Well, what does this mean? To put it in perspective, Britain spent about £18,000 per person on bailing out the bank system to keep suicides from rising. Britain would just need to spend less that 1 per cent of that on programmes to help people quickly get back into jobs.

People losing jobs in manufacturing and the motor industry are the ones really at risk, not those working in banks and the financial sector. Even with the available research evidence there is no public outcry or demand for protections to be put in place for ordinary people whose lives are literally at risk. I worry the most about people in their mid-40s with families. These are the people who are going to have a tough time getting appropriate jobs or any job if they lose their job during the crisis, and the government has been almost silent on that demographic.

It is not just about trying to find a perpetrator. I am not saying that Gordon Brown is killing millions of British people by cutting social spending. I am saying that an additional £50 per head in Britain could save many lives, hundreds if not thousands.
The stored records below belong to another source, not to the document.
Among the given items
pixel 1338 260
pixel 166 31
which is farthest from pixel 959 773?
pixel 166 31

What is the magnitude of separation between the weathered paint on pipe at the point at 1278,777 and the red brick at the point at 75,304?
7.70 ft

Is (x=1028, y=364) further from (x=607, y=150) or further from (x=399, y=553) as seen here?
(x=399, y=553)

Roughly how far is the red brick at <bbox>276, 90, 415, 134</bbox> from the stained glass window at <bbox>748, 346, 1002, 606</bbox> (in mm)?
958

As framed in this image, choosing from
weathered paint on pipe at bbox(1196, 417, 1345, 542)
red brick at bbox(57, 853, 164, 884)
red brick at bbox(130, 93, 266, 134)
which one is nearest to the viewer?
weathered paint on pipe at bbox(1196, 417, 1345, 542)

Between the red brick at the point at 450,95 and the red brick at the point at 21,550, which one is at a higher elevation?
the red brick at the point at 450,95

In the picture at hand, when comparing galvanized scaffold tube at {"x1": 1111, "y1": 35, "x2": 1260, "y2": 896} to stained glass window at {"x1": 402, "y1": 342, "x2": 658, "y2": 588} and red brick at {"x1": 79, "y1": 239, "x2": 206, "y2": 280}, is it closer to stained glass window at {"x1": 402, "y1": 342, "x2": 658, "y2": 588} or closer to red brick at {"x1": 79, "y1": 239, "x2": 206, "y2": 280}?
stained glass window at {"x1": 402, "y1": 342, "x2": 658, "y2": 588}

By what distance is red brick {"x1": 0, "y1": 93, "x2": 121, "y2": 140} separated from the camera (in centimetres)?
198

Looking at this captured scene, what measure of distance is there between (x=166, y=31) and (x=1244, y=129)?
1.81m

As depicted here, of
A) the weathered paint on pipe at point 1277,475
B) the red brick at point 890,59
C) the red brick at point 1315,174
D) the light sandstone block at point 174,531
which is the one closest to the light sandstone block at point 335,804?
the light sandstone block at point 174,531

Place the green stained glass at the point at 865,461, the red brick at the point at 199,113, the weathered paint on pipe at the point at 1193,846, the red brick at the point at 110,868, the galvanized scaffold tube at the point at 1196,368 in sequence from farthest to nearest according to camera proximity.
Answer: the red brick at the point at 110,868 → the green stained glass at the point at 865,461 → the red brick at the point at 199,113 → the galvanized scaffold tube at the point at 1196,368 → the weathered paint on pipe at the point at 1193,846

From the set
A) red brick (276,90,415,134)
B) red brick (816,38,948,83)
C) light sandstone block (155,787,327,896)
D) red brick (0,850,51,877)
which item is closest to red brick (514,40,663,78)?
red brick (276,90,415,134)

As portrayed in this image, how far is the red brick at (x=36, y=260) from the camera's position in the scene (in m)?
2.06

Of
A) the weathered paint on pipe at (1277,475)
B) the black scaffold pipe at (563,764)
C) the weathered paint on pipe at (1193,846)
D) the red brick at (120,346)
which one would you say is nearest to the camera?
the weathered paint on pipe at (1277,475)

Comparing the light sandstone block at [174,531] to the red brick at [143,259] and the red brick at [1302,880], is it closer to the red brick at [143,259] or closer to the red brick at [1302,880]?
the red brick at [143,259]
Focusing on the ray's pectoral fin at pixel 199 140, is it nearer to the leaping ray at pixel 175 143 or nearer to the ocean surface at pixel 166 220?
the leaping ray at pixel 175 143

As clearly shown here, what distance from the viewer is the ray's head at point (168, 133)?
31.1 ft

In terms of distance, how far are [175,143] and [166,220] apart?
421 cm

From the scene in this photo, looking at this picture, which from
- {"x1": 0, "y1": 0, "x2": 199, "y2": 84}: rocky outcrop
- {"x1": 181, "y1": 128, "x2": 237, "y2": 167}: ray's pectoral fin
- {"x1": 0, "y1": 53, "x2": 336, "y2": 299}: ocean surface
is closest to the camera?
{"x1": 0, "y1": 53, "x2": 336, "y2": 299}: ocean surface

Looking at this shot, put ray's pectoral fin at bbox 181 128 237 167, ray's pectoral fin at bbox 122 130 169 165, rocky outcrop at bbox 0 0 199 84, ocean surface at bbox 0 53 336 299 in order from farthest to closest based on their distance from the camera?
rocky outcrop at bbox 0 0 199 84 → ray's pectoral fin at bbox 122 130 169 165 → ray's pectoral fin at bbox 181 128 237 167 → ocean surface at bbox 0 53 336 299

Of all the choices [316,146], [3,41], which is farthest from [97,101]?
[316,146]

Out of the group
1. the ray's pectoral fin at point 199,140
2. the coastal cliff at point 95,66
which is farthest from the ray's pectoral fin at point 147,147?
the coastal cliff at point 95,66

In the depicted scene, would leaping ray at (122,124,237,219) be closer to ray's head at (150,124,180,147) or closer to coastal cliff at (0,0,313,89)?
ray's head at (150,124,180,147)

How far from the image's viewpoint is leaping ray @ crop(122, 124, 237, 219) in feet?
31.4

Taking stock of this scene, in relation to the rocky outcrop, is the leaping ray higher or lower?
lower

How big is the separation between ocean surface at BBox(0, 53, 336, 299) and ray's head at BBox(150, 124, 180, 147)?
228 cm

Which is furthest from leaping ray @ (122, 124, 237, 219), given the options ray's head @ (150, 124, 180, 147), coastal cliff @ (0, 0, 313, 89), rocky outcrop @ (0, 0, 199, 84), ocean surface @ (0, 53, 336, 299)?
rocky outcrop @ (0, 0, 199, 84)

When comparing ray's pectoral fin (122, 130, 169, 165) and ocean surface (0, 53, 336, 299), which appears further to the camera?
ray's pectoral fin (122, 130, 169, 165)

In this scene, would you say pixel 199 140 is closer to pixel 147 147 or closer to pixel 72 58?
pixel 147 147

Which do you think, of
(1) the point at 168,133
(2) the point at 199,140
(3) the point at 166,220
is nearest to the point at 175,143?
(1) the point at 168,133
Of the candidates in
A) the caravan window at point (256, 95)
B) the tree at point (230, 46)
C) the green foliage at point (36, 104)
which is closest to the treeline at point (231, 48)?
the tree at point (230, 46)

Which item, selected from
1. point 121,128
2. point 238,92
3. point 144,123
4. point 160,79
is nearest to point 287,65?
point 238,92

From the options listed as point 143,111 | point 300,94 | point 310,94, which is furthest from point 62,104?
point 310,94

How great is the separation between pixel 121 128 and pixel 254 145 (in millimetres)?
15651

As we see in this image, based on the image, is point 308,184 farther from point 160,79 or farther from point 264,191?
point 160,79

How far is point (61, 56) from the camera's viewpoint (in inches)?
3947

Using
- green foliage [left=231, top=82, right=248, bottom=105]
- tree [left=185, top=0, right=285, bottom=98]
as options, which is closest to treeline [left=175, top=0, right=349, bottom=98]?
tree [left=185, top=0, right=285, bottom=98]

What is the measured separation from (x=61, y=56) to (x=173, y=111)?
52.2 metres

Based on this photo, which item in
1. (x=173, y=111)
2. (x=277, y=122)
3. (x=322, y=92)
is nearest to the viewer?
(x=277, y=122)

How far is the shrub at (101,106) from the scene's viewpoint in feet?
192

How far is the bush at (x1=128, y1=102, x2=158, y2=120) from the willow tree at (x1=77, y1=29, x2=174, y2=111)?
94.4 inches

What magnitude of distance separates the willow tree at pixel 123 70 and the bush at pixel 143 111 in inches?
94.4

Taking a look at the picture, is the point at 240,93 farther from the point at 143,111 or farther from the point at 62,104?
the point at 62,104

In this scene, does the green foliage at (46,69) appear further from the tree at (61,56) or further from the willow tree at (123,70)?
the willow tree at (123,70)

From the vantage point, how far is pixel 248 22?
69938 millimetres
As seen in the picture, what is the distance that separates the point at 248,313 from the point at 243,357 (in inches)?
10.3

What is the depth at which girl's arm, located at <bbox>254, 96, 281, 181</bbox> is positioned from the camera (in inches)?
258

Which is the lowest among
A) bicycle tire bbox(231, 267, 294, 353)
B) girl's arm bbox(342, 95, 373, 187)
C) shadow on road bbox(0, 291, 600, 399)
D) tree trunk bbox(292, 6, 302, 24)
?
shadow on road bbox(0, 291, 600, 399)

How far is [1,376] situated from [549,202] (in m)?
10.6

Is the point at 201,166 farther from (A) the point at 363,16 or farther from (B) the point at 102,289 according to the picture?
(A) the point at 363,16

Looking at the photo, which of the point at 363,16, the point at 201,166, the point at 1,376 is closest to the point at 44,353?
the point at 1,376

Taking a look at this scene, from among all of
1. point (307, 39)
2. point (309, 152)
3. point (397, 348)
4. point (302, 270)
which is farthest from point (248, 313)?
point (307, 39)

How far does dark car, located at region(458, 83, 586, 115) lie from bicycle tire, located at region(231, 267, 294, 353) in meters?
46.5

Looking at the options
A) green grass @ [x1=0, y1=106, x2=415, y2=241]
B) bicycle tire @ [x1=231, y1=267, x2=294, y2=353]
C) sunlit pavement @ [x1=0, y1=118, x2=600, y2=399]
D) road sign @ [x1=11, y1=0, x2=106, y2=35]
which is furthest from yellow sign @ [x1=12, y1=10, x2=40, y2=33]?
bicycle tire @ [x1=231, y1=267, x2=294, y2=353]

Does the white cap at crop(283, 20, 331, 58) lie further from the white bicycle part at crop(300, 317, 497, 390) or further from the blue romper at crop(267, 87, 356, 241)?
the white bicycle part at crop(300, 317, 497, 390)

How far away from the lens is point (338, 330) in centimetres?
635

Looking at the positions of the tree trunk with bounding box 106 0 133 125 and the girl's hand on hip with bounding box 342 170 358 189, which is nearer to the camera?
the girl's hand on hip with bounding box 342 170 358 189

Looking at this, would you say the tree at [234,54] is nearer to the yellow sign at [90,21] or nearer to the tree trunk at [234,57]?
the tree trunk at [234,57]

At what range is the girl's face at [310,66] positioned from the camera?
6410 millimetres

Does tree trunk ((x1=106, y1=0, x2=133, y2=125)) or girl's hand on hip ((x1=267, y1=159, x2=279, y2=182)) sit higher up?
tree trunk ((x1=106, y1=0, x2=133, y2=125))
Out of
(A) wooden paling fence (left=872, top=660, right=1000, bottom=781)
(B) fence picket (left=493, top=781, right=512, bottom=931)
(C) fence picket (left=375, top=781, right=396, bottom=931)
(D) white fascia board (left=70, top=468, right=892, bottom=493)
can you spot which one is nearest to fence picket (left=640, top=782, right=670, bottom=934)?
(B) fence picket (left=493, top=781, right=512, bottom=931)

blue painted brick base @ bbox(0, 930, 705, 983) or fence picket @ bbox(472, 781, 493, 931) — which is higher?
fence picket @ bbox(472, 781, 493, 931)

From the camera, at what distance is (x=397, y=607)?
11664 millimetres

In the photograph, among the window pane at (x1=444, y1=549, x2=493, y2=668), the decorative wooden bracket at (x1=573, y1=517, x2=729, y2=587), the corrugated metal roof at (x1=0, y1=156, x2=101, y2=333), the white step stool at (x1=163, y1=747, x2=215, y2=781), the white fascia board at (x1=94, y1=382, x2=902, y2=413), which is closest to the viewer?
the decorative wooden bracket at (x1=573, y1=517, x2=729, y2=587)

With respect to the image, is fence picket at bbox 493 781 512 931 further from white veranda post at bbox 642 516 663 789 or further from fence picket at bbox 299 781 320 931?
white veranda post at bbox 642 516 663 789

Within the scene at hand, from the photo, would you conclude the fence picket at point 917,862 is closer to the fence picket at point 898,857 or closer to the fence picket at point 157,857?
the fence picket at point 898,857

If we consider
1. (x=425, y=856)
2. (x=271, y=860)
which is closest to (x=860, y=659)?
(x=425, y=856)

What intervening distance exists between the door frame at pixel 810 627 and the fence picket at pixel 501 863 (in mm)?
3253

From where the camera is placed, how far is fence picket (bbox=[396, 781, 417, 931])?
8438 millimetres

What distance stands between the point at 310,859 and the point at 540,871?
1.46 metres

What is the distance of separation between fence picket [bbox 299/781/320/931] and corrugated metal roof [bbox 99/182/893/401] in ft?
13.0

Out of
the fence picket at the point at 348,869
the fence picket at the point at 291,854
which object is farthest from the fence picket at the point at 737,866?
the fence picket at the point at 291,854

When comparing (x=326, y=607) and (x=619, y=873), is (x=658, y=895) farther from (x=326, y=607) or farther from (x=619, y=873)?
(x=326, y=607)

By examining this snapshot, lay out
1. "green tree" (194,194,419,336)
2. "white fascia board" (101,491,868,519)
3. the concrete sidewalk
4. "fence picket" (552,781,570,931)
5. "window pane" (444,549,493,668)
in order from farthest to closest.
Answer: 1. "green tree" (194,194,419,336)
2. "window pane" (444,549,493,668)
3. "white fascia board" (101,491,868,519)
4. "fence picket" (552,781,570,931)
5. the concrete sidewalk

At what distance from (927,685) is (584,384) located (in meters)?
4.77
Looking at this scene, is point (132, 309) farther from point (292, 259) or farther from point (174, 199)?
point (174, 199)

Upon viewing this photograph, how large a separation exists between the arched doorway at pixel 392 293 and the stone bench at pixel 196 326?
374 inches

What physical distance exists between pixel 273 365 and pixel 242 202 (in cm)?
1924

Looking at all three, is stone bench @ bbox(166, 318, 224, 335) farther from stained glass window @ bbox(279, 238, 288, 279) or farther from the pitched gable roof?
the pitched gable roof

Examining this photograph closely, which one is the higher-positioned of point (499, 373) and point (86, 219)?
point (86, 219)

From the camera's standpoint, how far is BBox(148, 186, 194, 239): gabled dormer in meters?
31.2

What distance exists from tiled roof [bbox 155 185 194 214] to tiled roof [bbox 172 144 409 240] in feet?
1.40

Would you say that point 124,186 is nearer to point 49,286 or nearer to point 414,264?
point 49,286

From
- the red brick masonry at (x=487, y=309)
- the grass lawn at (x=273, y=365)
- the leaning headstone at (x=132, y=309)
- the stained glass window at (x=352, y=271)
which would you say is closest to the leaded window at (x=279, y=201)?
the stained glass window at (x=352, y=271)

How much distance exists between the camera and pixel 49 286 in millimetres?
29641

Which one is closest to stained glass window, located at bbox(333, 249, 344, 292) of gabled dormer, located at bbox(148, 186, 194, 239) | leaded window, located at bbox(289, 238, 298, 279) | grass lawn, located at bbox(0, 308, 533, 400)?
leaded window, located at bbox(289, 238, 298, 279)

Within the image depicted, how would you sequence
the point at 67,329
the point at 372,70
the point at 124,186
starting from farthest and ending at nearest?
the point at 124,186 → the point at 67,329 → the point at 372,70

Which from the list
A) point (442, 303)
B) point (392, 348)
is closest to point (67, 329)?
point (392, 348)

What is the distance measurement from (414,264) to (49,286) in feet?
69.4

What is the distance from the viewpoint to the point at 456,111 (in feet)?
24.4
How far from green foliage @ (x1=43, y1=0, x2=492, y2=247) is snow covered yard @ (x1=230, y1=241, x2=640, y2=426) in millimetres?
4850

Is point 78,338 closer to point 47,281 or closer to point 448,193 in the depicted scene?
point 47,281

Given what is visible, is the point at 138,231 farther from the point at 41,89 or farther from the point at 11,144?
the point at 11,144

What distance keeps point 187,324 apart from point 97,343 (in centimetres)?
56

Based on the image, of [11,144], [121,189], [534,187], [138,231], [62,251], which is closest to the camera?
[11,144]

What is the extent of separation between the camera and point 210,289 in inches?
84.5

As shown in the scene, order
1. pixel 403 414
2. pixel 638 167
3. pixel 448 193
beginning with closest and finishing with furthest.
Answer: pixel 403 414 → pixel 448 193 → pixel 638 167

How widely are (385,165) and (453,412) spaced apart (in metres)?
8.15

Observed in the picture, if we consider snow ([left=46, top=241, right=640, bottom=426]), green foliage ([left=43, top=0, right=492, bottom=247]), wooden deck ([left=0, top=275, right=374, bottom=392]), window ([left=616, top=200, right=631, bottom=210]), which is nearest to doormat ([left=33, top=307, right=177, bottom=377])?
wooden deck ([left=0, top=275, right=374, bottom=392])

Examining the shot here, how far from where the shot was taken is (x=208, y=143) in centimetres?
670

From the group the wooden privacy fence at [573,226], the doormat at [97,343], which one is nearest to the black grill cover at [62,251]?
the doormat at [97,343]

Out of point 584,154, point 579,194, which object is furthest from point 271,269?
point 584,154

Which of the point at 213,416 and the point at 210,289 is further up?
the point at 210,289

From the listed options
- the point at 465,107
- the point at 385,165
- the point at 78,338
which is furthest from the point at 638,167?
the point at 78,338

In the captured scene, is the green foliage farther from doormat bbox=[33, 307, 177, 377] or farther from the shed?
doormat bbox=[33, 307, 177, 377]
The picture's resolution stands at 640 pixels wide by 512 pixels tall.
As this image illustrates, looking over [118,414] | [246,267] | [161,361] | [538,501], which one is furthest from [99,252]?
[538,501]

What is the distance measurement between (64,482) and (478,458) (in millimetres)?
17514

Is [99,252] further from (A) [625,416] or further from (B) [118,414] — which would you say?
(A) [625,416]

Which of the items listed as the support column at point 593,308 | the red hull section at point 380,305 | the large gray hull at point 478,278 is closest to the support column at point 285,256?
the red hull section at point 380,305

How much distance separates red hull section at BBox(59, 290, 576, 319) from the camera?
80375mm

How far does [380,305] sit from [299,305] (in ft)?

We estimated that, if nothing changes, the financial crisis will lead to about 300 additional suicides in Britain. That's just the tip of the iceberg. We can't measure all the failed suicide attempts. We can't measure the mental distress that we see in this kind of picture. But the data don't lie and many people say this crisis is different and could be even worse, especially if we scale back on social safety nets.

It is tricky with the inequality in society. It's not necessarily the inequality that people are more spread out but who's more affected and who's more vulnerable.


This is an edited transcript and It is based on research published in July 2009, Stuckler, D., Basu, S., Suhrcke, M/, Coutts, A. and McKee, M., 'The public health effect of economic crises and alternative policy responses in Europe: an empirical analysis', The Lancet Vol 374 No. 9686 pp315-323.